From the 1830s onwards the production of linen was increasingly mechanised with hundreds of flax mills springing up around Scotland and Ireland. These were dangerous and unhealthy environments. By the end of that century only large mills remained which had gradually converted to spinning jute, hemp and sometimes cotton, which were more profitable. Now the only commercial flax grown in Scotland is for linseed oil and there is only one mill left which focuses on weaving linen.
Keeping the Skills Alive
As with many skills our forbears had at their fingertips, there is a danger that the process of making linen from flax by hand might be lost. Fortunately there are dedicated people keeping the knowledge alive and one of the places where courses, kits and general information can be found is www.flaxland.co.uk.
The flax we use is grown within the EU, it is also processed in the EU and in Scotland. The modern process of turning flax into yarn is much as described; from reaping to dyeing except now it’s mechanised. Some of our providers use dew retting; here instead of being soaked in a pit the cut flax is spread out in fields and the sun shining on it by day and the dew gathering by night causes the needed fermentation – a somewhat gentler way!
Flax is a renewable resource and has limited environmental impact. It does well on land unsuitable for food production and with crop rotation farming methods it’s not necessary to use chemical fertilisers. Another benefit is it’s longevity, with linen being up to twelve times stronger than equivalent cotton products, which dramatically increases its life span. Linen also absorbs dye, especially natural ones, very well making it the ideal material to complement our love of colour!
Oscha’s Scottish Linen is finished here, we are glad to be taking full advantage of the skills – remnants of the great tradition of linen production in Scotland.
We use organic linen wherever possible and all of our warp yarn is certified organic. We always say on the product listing and fabric label if the linen used is organic. All our linen yarn providers are Oeko-tex certified. This is a worldwide consistent, independent testing and certification system for raw, semi-finished, and finished textile products at all processing levels which ensures the products tested are safe and free from harmful substances. Our main provider is also a Member of the Master Club of Linen.
Oscha’s Wetspun Linen
We also offer wetspun linen as an option.
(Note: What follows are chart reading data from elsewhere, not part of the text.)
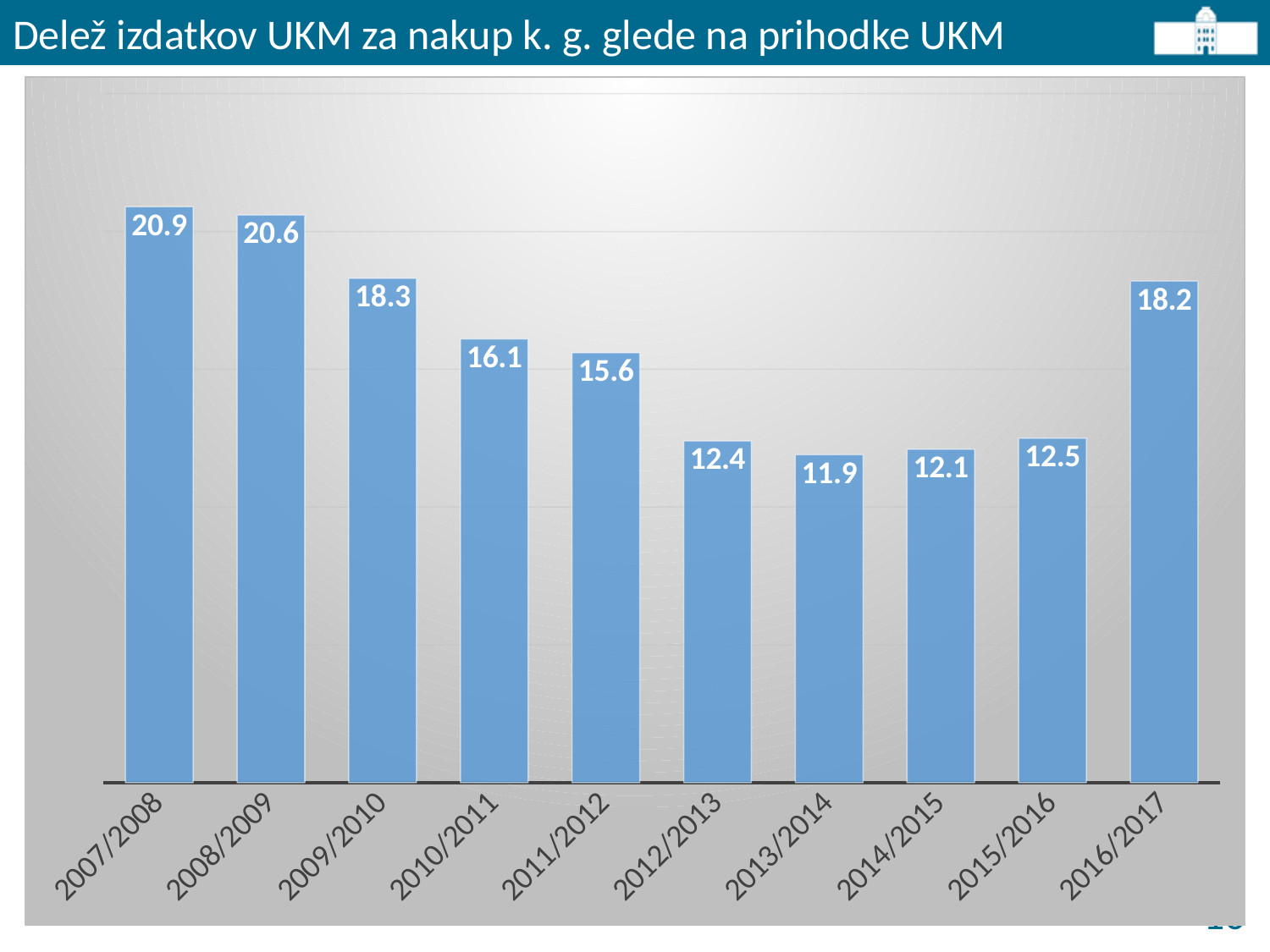
What is the value for 2016/2017? 18.2 Which year has the lowest value? 2013/2014 Which is larger, the value for 2016/2017 or the value for 2009/2010? 2009/2010 What kind of chart is shown on the slide? bar chart How many years are shown on the chart? 10 What is the difference between the values for 2009/2010 and 2010/2011? 2.2 What is the value for 2013/2014? 11.9 What is the difference between the values for 2007/2008 and 2013/2014? 9.0 What is the value for 2007/2008? 20.9 Which year has the highest value? 2007/2008 Which is larger, the value for 2011/2012 or the value for 2015/2016? 2011/2012 Do the values rise or fall from 2007/2008 to 2013/2014? fall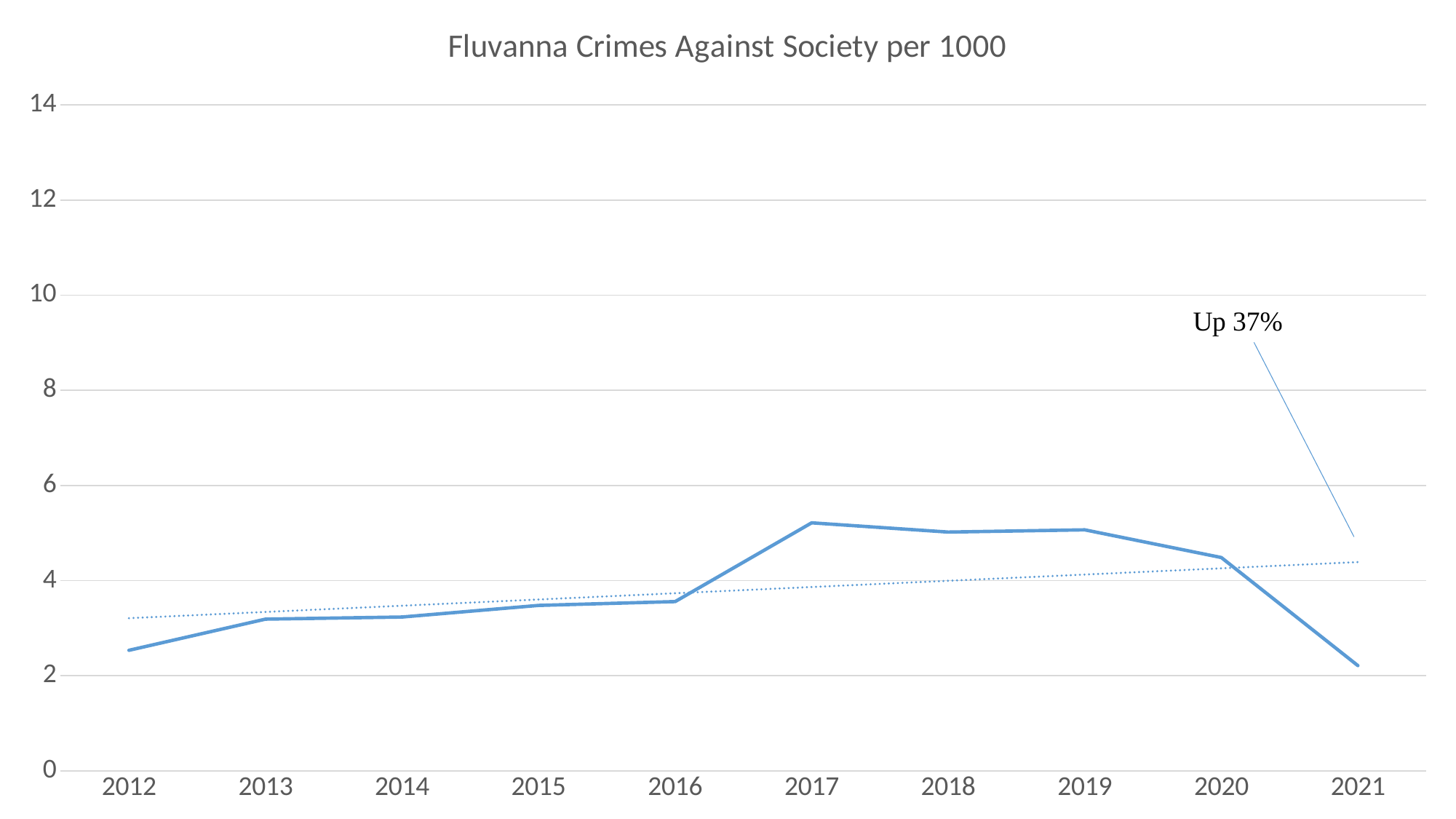
Is the value for 2012 greater or less than 4? less Do the values rise or fall from 2019 to 2021? fall Is the value for 2019 greater or less than 4? greater What text annotation is shown near the dotted trendline on the right of the chart? Up 37% Is the value for 2021 greater or less than 4? less What kind of chart is shown on the slide? line chart Which year has the highest value? 2017 What is the title of the chart? Fluvanna Crimes Against Society per 1000 Which year has the larger value, 2012 or 2017? 2017 How many years are plotted along the x axis? 10 Which year has the lowest value? 2021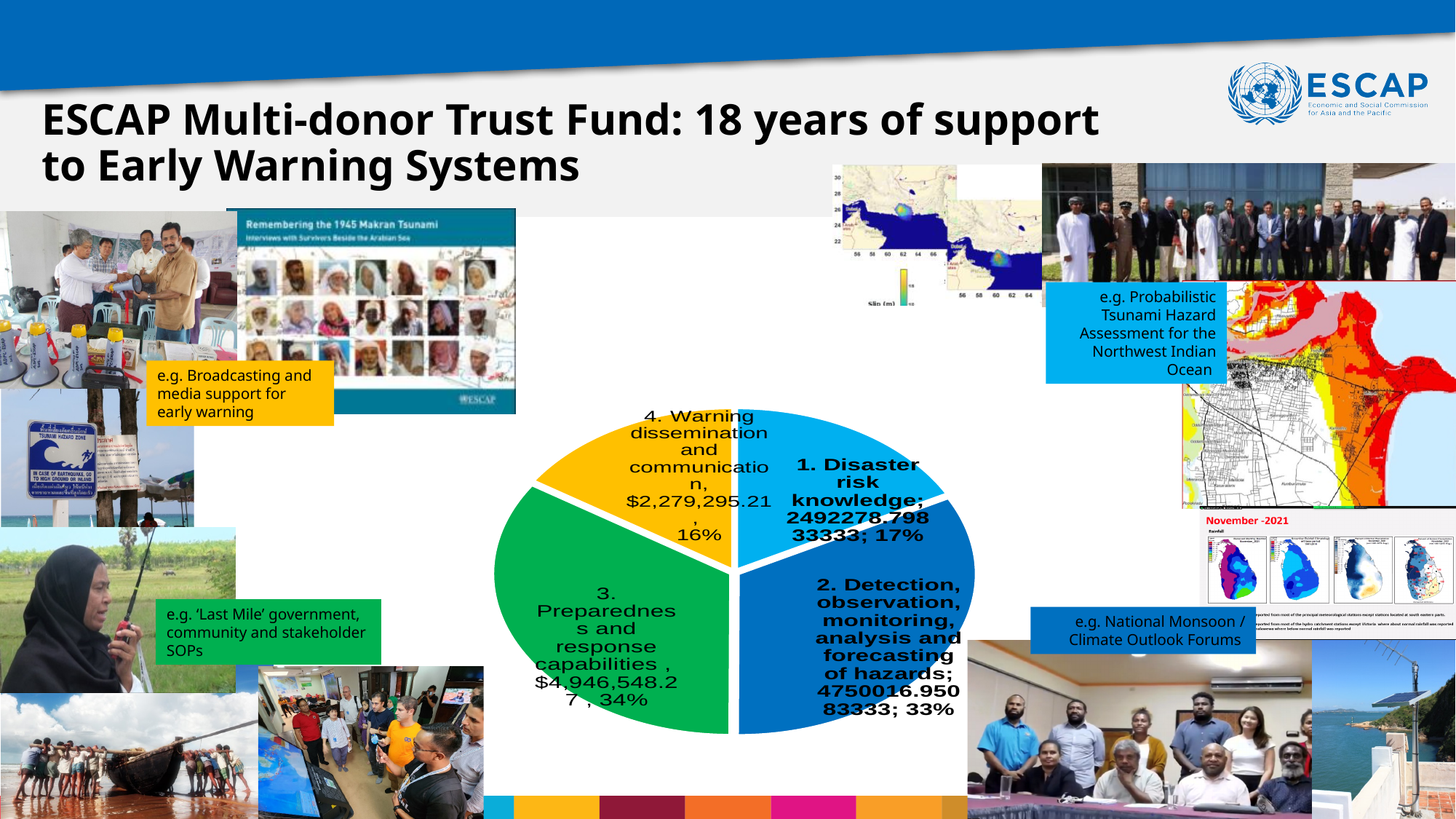
What percentage share does the '1. Disaster risk knowledge' slice have in the pie chart? 17% What is the difference in percentage points between the '3. Preparedness and response capabilities' share and the '4. Warning dissemination and communication' share? 18 percentage points Which slice of the pie chart has the smallest share? 4. Warning dissemination and communication What percentage share does the '4. Warning dissemination and communication' slice have? 16% What dollar value is shown for '3. Preparedness and response capabilities'? $4,946,548.27 What kind of chart is shown in the centre of the slide? Pie chart Which slice of the pie chart has the largest share? 3. Preparedness and response capabilities What dollar value is shown for '4. Warning dissemination and communication'? $2,279,295.21 How many slices does the pie chart have? 4 What percentage share does the '2. Detection, observation, monitoring, analysis and forecasting of hazards' slice have? 33% Which is larger: the value for '3. Preparedness and response capabilities' or for '4. Warning dissemination and communication'? 3. Preparedness and response capabilities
Linen was traditionally spun wet with the spinner keeping a container of water by their side into which they regularly dipped their fingers to smooth the fibre. Nowadays linen can be wetspun (long fibre), semi-wet or dry spun (short fibre). Wetspun yarns are mostly used in finer counts yielding a yarn with a smooth finish whereas dry spun yarns are heavier and have a softer finish.
Linen is a lovely fabric to use for baby carrying. It breathable and cool to touch so is often the choice for a summer wrap. It is a strong yarn so does well in single layer carries. It can need a bit of breaking in (especially the higher linen content items) but does become beautifully soft with use, and ‘fluffs’ up a little too for more cush. It doesn’t have much bounce and stretch like wool, for example. Once softened it has a lovely balance between grip and glide.
We use many different linen yarns so check the gsm to get an idea of how thin or thick your wrap will be. A thicker wrap (eg over 270gsm) with a high percentage of linen are often a good choice for heavier kids.
Many linen yarns have little nubs and slubs, and sometimes tiny loops of fibres (these are not pulls!), this is all part of the natural, unique character of the linen fabric.